>> start INPUT RECORDS

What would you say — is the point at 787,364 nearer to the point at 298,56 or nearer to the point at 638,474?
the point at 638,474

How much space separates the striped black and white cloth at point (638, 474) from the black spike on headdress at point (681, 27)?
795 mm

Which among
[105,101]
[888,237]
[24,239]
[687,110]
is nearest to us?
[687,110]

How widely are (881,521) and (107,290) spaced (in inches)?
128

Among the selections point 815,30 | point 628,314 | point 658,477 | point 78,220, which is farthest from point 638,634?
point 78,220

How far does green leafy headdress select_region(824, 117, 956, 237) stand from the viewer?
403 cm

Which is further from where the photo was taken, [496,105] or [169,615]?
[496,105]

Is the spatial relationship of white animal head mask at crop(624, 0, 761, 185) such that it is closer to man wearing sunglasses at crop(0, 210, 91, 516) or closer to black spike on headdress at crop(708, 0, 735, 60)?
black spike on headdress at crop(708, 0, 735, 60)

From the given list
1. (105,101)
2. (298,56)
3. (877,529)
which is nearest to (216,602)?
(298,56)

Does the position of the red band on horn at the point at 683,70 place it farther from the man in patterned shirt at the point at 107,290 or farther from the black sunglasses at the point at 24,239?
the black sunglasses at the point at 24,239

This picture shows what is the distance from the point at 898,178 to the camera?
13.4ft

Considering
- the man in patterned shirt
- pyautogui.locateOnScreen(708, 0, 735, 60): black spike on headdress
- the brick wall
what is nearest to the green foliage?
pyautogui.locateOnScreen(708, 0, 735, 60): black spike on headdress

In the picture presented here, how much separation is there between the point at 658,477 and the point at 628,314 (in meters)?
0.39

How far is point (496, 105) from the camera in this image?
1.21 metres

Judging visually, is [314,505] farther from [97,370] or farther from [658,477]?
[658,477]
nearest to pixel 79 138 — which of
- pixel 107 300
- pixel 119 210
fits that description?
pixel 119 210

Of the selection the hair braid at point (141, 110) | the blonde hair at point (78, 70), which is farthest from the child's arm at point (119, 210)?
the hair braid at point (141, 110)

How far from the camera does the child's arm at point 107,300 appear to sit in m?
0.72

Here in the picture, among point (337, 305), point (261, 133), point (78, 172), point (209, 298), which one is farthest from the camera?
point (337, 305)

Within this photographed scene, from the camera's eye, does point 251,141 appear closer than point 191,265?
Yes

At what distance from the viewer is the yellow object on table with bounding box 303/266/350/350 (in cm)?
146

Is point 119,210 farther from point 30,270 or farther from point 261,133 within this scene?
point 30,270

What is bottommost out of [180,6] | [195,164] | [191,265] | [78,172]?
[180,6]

>> end INPUT RECORDS

Every line of the data above should be reproduced word for word.

§ ANSWER FOR THIS EXERCISE
What would you say — is the point at 787,364 nearer to the point at 298,56 or nearer to the point at 638,474?
the point at 638,474

How much space separates the striped black and white cloth at point (638, 474) from the black spike on headdress at point (681, 27)?
795 mm

Which among
[105,101]
[888,237]
[24,239]
[687,110]
is nearest to us?
[687,110]

How widely are (881,521) and (107,290) spaced (in inches)?
128

Among the selections point 815,30 | point 628,314 | point 658,477 | point 78,220, which is farthest from point 638,634?
point 78,220

How far does green leafy headdress select_region(824, 117, 956, 237) stand from the viewer?
403 cm

Which is further from where the photo was taken, [496,105] or [169,615]?
[496,105]

Is the spatial relationship of white animal head mask at crop(624, 0, 761, 185) such that it is closer to man wearing sunglasses at crop(0, 210, 91, 516) or closer to black spike on headdress at crop(708, 0, 735, 60)?
black spike on headdress at crop(708, 0, 735, 60)

From the given list
1. (105,101)
2. (298,56)
3. (877,529)
which is nearest to (216,602)?
(298,56)

Does the position of the red band on horn at the point at 683,70 place it farther from the man in patterned shirt at the point at 107,290 or farther from the black sunglasses at the point at 24,239?
the black sunglasses at the point at 24,239

This picture shows what is the distance from the point at 898,178 to the camera?
13.4ft

Considering
- the man in patterned shirt
- pyautogui.locateOnScreen(708, 0, 735, 60): black spike on headdress
- the brick wall
what is nearest to the green foliage?
pyautogui.locateOnScreen(708, 0, 735, 60): black spike on headdress

In the picture presented here, how much separation is there between the point at 658,477 and the point at 628,314 (in meters)?
0.39

How far is point (496, 105) from the camera in this image?
1.21 metres

Judging visually, is [314,505] farther from [97,370] or farther from [658,477]?
[658,477]
nearest to pixel 79 138 — which of
- pixel 107 300
- pixel 119 210
fits that description?
pixel 119 210

Of the selection the hair braid at point (141, 110) | the blonde hair at point (78, 70), which is farthest from the child's arm at point (119, 210)?
the hair braid at point (141, 110)

How far from the camera does the child's arm at point 107,300 appear to sit in m?
0.72

Here in the picture, among point (337, 305), point (261, 133), point (78, 172), point (209, 298), which one is farthest from the camera?
point (337, 305)

Within this photographed scene, from the camera's eye, does point 251,141 appear closer than point 191,265?
Yes

At what distance from the viewer is the yellow object on table with bounding box 303/266/350/350 (in cm)?
146

Is point 119,210 farther from point 30,270 or farther from point 261,133 within this scene?
point 30,270

What is bottommost out of [180,6] | [195,164] | [191,265] | [78,172]?
[180,6]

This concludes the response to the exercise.